Copy the items from the first line down through the line containing "68L74 72L75 77L82", swapping "white" for "black" everywhere it occurs and leaving everything else unchanged.

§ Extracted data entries
━━━━━━━━━━━━━━━━━━━━━━━━━━━━━━

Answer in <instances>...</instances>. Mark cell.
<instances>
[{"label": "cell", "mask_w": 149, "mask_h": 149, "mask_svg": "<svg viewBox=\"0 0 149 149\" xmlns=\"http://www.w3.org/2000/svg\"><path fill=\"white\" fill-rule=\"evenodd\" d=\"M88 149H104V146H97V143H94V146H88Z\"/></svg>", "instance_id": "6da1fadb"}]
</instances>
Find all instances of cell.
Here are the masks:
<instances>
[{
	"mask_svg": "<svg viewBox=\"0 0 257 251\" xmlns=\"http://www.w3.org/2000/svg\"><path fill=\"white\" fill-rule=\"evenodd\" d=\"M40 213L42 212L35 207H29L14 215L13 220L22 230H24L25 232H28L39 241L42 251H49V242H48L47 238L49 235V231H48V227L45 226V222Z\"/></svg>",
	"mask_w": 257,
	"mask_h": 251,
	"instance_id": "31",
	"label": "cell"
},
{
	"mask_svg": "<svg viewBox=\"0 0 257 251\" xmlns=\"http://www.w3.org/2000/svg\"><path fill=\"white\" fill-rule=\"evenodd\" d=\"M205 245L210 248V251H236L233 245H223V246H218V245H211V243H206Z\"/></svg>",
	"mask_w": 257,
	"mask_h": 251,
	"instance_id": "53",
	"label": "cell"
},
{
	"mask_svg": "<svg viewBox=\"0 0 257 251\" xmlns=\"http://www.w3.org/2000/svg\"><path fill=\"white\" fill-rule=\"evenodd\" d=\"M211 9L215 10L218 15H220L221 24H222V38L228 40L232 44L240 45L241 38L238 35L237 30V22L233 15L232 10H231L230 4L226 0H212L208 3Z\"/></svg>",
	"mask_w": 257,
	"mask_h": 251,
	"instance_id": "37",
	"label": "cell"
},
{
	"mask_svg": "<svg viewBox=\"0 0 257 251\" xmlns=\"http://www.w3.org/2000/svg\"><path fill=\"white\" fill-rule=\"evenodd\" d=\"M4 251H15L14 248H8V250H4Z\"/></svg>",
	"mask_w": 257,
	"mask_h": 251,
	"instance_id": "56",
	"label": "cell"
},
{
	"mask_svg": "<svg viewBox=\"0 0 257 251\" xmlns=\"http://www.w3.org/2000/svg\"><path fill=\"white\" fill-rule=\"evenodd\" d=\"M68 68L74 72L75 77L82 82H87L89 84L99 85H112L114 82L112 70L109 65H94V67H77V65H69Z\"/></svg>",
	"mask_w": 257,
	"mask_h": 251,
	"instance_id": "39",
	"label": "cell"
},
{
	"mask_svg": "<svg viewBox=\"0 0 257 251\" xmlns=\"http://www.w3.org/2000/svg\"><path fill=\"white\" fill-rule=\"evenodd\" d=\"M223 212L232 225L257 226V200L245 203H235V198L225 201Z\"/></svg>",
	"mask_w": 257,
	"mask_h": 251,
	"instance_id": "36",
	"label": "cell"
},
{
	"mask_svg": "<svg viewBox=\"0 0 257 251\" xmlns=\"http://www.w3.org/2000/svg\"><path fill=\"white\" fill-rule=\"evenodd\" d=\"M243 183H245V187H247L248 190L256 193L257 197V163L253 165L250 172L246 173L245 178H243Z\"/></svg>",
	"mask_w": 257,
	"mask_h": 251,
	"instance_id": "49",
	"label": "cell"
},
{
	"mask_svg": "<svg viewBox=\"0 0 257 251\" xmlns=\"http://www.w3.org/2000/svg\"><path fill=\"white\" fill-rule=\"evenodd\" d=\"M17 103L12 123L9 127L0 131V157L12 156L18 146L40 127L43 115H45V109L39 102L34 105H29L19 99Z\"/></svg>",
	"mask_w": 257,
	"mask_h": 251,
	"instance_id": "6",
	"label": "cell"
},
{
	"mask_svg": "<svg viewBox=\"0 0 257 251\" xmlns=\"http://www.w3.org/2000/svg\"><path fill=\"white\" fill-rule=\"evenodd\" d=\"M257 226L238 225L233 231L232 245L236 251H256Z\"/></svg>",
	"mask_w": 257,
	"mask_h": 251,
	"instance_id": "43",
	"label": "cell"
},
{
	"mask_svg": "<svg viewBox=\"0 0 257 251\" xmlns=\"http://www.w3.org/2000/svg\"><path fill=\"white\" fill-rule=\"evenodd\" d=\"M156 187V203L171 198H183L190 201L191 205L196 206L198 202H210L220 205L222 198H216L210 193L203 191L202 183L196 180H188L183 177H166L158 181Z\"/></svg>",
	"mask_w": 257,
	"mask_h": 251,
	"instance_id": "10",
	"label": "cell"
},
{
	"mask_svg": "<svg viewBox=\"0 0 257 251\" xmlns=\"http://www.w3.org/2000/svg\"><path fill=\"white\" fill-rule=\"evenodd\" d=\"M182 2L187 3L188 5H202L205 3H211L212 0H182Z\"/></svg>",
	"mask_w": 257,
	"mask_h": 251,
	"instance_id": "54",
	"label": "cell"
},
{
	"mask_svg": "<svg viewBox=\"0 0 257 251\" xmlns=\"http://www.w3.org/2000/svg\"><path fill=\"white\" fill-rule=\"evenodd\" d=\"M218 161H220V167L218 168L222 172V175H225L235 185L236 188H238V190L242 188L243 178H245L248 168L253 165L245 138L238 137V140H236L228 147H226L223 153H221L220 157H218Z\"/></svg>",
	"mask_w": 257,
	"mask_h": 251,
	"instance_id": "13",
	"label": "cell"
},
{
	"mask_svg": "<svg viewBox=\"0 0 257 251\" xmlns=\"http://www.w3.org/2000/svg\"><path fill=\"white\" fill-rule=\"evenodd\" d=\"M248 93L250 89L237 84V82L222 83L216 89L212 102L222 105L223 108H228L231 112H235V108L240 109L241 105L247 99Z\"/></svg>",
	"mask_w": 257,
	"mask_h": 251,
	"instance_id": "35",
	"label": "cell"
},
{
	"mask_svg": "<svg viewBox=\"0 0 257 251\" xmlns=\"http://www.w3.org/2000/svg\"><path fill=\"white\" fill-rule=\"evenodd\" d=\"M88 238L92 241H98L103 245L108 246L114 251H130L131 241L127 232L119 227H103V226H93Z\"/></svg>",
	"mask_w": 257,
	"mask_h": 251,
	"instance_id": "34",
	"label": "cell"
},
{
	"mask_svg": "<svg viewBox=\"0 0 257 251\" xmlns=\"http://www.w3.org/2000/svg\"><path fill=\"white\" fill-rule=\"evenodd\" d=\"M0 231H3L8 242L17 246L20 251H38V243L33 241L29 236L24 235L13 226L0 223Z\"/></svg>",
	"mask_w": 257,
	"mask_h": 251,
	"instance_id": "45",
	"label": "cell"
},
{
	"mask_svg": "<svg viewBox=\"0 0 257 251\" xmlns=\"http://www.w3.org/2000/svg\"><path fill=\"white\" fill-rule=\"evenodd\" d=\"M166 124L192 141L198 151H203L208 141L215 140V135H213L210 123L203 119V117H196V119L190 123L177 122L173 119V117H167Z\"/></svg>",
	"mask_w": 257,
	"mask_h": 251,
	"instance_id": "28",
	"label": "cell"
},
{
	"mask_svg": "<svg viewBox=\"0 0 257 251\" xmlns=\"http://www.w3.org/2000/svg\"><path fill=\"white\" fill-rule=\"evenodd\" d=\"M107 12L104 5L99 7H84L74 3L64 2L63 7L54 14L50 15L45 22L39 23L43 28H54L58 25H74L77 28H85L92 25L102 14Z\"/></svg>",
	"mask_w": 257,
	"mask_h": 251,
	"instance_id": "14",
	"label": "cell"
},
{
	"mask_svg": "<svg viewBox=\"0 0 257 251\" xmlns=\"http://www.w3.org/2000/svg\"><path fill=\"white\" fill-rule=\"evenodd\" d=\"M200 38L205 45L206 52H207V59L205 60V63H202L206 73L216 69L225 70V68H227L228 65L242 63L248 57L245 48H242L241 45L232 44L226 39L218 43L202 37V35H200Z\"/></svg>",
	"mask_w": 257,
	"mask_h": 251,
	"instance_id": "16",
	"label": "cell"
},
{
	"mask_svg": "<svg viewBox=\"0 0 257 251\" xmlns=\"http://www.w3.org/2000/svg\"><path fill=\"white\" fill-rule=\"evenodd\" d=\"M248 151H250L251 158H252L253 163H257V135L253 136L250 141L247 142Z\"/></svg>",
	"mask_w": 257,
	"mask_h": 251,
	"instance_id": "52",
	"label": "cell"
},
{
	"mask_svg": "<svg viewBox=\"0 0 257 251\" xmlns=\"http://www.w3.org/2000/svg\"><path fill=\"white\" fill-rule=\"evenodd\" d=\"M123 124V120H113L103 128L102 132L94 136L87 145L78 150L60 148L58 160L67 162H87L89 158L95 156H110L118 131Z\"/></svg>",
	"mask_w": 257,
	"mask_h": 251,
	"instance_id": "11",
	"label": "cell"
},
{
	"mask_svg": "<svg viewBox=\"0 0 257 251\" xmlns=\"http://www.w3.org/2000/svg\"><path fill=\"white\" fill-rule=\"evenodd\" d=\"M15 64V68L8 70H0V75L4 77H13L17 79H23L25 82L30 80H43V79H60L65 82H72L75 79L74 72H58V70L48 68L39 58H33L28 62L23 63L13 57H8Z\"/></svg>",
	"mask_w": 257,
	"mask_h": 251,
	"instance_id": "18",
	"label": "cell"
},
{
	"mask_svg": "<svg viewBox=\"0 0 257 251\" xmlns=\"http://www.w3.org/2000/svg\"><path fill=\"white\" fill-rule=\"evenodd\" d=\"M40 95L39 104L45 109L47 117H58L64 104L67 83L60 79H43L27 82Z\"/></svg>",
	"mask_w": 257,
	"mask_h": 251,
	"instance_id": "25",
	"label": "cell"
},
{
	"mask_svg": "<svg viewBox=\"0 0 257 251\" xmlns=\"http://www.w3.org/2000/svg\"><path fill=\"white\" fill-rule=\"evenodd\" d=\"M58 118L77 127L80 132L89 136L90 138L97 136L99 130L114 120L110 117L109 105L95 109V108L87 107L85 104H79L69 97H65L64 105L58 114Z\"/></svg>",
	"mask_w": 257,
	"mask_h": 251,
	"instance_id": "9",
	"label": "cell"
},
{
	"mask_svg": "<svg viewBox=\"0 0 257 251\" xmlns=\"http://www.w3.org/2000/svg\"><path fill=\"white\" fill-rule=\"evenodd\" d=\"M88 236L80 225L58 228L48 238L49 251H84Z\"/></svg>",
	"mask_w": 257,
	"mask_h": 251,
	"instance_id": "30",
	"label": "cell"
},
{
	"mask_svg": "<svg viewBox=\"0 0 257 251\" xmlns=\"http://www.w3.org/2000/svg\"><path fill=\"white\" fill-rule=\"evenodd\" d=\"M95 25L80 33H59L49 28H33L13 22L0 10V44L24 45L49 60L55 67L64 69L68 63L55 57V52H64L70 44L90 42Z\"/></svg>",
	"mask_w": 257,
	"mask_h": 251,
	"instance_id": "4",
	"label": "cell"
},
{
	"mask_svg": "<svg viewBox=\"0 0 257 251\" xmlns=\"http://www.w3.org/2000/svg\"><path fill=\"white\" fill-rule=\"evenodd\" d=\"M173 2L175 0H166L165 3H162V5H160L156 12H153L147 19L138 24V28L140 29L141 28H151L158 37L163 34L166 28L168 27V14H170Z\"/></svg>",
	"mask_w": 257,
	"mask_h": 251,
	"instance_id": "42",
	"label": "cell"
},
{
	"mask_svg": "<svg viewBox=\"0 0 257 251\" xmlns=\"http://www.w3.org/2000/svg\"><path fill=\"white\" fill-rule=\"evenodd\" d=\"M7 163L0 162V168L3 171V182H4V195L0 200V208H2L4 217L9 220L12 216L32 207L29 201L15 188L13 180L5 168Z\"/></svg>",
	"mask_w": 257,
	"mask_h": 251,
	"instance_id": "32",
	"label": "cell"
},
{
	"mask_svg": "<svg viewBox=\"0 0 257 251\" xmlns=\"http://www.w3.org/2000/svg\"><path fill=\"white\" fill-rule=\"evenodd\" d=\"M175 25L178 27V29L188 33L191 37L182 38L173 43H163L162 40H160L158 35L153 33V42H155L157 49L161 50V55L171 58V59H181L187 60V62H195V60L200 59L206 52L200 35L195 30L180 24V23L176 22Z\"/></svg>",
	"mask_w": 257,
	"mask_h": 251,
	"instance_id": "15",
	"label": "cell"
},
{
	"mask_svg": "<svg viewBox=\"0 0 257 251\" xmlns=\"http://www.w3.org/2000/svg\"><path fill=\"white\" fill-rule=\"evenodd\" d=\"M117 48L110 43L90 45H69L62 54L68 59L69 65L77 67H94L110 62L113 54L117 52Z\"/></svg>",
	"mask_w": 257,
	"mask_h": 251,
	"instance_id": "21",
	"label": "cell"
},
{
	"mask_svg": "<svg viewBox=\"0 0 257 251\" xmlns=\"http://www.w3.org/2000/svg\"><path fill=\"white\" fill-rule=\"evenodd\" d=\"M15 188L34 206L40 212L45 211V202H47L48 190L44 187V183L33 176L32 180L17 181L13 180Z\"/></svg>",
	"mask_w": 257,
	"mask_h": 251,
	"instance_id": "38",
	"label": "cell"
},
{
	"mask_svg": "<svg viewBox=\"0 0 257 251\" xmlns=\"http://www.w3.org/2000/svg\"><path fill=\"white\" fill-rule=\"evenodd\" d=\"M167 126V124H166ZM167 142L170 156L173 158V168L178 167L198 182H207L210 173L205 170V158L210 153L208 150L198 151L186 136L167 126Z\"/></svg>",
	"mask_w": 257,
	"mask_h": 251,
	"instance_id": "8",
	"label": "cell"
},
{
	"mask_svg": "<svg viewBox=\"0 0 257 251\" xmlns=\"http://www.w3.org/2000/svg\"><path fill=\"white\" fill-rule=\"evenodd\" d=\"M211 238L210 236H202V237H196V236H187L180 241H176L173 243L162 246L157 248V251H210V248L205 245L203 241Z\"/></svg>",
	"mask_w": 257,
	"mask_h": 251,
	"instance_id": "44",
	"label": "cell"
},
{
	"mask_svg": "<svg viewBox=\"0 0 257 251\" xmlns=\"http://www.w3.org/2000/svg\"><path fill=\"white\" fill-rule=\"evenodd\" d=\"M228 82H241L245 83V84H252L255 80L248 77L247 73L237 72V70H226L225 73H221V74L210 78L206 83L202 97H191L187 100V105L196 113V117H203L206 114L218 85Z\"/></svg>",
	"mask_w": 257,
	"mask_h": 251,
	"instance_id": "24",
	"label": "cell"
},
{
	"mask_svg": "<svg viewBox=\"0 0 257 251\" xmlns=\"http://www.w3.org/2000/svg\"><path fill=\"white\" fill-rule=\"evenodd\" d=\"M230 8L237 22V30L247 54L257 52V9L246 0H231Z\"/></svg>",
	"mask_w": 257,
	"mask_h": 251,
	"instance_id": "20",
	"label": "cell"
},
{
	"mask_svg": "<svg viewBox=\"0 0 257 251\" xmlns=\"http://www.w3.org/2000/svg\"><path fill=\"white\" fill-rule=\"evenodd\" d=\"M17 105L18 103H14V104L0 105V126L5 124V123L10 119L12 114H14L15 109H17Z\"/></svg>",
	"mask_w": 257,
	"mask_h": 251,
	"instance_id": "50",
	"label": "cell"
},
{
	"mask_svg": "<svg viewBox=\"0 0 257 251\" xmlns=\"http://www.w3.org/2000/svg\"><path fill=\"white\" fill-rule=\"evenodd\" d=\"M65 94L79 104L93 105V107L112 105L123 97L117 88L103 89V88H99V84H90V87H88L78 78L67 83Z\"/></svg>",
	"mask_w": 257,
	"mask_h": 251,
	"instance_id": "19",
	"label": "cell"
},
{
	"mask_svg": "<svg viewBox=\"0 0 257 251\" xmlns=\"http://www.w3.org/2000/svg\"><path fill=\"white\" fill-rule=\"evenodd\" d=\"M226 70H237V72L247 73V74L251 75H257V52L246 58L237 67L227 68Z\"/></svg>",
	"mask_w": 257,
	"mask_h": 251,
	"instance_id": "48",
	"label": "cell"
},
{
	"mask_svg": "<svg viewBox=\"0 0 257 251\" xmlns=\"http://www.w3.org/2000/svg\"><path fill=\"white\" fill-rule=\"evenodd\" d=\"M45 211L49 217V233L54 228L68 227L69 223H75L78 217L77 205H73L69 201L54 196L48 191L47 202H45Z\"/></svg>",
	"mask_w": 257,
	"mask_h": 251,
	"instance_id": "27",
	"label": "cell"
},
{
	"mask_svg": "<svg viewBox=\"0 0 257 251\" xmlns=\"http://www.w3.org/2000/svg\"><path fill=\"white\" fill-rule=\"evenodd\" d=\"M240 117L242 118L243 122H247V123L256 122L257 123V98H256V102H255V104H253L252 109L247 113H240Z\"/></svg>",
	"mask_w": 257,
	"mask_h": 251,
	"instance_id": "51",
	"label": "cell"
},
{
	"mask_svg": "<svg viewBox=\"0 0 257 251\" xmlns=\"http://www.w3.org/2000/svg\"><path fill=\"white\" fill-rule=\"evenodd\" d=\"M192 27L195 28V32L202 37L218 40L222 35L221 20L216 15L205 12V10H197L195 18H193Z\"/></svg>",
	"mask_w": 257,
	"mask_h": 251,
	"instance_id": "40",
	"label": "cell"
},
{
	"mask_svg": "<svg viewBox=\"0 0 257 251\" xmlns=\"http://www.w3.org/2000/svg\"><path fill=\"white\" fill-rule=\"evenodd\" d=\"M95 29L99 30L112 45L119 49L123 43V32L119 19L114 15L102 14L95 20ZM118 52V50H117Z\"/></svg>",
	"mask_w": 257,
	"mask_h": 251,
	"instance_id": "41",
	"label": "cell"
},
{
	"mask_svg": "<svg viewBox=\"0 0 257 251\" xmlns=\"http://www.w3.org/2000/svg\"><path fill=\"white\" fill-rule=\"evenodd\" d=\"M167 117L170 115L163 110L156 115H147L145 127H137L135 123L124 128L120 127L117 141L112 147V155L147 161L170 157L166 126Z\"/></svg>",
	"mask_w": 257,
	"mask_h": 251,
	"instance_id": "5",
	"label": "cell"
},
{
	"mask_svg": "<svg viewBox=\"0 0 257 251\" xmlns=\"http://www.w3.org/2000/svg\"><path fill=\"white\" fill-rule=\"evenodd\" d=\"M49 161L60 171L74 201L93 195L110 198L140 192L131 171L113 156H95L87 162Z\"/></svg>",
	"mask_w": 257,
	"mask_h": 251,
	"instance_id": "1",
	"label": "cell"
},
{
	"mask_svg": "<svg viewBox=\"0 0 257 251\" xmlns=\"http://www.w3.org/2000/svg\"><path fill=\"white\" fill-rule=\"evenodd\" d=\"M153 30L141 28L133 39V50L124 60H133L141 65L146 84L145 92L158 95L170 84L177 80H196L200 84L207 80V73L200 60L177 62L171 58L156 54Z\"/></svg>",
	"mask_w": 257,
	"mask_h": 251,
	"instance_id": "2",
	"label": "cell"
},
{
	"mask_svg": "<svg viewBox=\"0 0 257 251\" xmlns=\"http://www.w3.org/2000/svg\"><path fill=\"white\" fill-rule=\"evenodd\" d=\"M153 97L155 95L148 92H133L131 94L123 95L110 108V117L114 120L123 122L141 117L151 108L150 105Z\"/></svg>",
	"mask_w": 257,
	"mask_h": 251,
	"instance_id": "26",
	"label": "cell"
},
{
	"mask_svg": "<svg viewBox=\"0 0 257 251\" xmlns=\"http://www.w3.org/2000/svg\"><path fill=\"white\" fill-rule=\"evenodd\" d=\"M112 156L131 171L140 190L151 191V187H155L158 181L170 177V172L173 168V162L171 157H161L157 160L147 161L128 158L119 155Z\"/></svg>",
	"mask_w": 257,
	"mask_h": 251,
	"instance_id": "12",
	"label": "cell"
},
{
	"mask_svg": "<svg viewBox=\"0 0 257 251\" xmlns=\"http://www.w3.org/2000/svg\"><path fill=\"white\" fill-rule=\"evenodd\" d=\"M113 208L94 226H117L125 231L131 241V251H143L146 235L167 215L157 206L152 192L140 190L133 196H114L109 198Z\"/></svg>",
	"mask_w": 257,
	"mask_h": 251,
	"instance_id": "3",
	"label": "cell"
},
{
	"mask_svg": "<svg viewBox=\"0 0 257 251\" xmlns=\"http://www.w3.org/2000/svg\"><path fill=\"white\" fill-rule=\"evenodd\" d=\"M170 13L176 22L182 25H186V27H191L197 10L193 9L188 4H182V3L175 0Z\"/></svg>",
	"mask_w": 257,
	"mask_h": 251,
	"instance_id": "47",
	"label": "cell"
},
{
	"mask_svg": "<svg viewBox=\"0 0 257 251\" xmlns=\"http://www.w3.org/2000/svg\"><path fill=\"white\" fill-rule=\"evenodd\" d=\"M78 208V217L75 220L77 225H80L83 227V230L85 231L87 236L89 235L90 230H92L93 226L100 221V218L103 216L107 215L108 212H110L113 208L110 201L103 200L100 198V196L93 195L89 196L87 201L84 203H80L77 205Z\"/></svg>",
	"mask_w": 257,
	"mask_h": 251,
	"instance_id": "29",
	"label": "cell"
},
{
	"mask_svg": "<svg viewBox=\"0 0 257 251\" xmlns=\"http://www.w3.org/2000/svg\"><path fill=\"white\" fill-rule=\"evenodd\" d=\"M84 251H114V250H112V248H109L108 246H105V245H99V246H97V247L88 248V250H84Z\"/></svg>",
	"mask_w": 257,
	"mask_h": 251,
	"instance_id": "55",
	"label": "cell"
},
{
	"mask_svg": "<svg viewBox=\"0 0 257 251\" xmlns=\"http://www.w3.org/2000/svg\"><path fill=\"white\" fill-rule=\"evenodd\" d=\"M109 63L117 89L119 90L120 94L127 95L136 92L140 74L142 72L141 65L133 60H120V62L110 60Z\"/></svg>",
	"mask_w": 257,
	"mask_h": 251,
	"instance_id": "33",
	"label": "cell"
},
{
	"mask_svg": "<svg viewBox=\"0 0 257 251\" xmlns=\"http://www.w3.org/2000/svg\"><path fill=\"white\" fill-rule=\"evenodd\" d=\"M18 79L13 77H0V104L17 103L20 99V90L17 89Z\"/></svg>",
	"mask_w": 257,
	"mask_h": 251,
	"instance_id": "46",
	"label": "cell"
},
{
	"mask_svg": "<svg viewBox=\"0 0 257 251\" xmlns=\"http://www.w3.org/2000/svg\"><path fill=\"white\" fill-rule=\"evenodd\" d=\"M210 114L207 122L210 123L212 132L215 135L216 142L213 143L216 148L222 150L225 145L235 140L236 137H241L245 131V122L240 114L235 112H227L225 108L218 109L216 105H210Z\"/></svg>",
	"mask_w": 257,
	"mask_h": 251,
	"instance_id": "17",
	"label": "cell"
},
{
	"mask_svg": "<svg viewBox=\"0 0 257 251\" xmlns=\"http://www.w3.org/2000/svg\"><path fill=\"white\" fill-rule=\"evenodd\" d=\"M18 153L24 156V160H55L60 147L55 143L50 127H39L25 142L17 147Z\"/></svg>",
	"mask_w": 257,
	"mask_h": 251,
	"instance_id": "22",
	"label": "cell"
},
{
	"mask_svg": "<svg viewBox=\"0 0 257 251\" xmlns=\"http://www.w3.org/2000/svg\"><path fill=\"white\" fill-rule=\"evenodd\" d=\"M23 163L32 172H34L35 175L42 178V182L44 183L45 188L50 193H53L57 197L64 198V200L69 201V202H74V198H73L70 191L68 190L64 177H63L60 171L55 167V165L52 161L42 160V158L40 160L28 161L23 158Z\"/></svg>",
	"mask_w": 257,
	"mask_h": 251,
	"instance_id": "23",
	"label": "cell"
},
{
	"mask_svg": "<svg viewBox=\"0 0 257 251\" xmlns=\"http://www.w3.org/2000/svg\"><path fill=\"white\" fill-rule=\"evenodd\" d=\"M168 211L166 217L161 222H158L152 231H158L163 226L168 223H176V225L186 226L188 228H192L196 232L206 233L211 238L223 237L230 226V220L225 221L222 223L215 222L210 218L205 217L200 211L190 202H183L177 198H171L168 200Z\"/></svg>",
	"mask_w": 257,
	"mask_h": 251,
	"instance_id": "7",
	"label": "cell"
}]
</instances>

━━━━━━━━━━━━━━━━━━━━━━━━━━━━━━

§ SOLUTION
Answer in <instances>...</instances>. Mark cell.
<instances>
[{"label": "cell", "mask_w": 149, "mask_h": 149, "mask_svg": "<svg viewBox=\"0 0 149 149\" xmlns=\"http://www.w3.org/2000/svg\"><path fill=\"black\" fill-rule=\"evenodd\" d=\"M88 149H104V146H97V143H94V146H88Z\"/></svg>", "instance_id": "6da1fadb"}]
</instances>
Find all instances of cell.
Here are the masks:
<instances>
[{
	"mask_svg": "<svg viewBox=\"0 0 257 251\" xmlns=\"http://www.w3.org/2000/svg\"><path fill=\"black\" fill-rule=\"evenodd\" d=\"M40 213L42 212L35 207H29L14 215L13 220L22 230H24L25 232H28L39 241L42 251H49V242H48L47 238L49 235V231H48V227L45 226V222Z\"/></svg>",
	"mask_w": 257,
	"mask_h": 251,
	"instance_id": "31",
	"label": "cell"
},
{
	"mask_svg": "<svg viewBox=\"0 0 257 251\" xmlns=\"http://www.w3.org/2000/svg\"><path fill=\"black\" fill-rule=\"evenodd\" d=\"M205 245L210 248V251H236L233 245H223V246H218V245H211V243H206Z\"/></svg>",
	"mask_w": 257,
	"mask_h": 251,
	"instance_id": "53",
	"label": "cell"
},
{
	"mask_svg": "<svg viewBox=\"0 0 257 251\" xmlns=\"http://www.w3.org/2000/svg\"><path fill=\"black\" fill-rule=\"evenodd\" d=\"M211 9L215 10L218 15H220L221 24H222V38L228 40L232 44L240 45L241 38L238 35L237 30V22L233 15L232 10H231L230 4L226 0H212L208 3Z\"/></svg>",
	"mask_w": 257,
	"mask_h": 251,
	"instance_id": "37",
	"label": "cell"
},
{
	"mask_svg": "<svg viewBox=\"0 0 257 251\" xmlns=\"http://www.w3.org/2000/svg\"><path fill=\"black\" fill-rule=\"evenodd\" d=\"M4 251H15L14 248H8V250H4Z\"/></svg>",
	"mask_w": 257,
	"mask_h": 251,
	"instance_id": "56",
	"label": "cell"
},
{
	"mask_svg": "<svg viewBox=\"0 0 257 251\" xmlns=\"http://www.w3.org/2000/svg\"><path fill=\"black\" fill-rule=\"evenodd\" d=\"M68 68L74 72L75 77L82 82H87L89 84L99 85H112L114 82L112 70L109 65H94V67H77V65H69Z\"/></svg>",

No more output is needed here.